--- GIVEN RECORDS ---
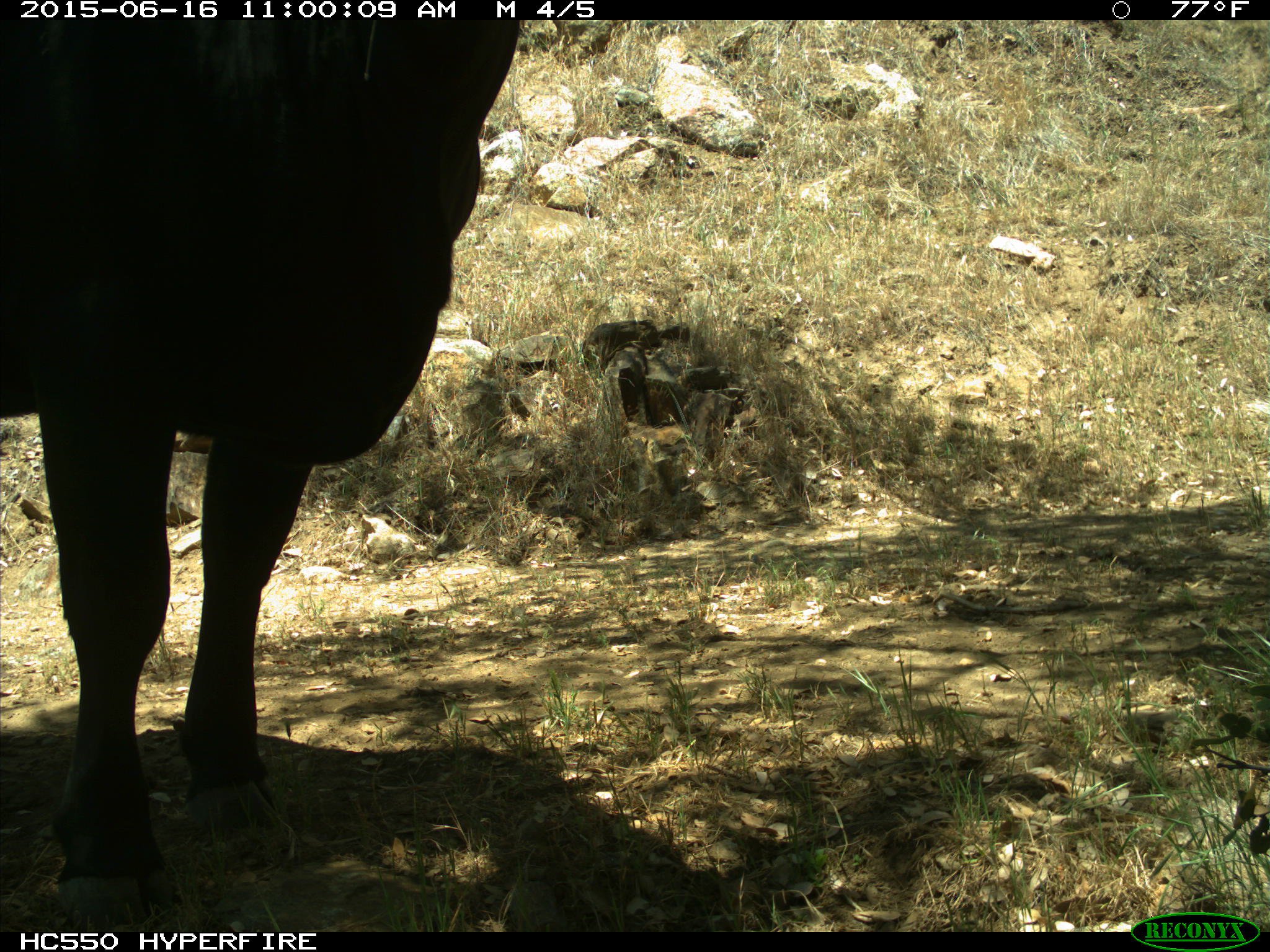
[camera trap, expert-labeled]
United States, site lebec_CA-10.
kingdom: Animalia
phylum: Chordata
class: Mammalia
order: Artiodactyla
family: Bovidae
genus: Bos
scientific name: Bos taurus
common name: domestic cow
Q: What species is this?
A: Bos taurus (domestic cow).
---
--- GIVEN RECORDS ---
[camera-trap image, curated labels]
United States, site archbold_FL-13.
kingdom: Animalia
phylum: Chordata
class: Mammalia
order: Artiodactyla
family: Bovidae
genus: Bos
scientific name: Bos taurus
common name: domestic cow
---
== YOUR GOAL ==
In the material above, locate the line containing "[camera trap, expert-labeled]" and the line containing "A: Bos taurus (domestic cow).". Transcribe exactly those two lines and every line between them, and nothing more.

== ANSWER SECTION ==
[camera trap, expert-labeled]
United States, site lebec_CA-10.
kingdom: Animalia
phylum: Chordata
class: Mammalia
order: Artiodactyla
family: Bovidae
genus: Bos
scientific name: Bos taurus
common name: domestic cow
Q: What species is this?
A: Bos taurus (domestic cow).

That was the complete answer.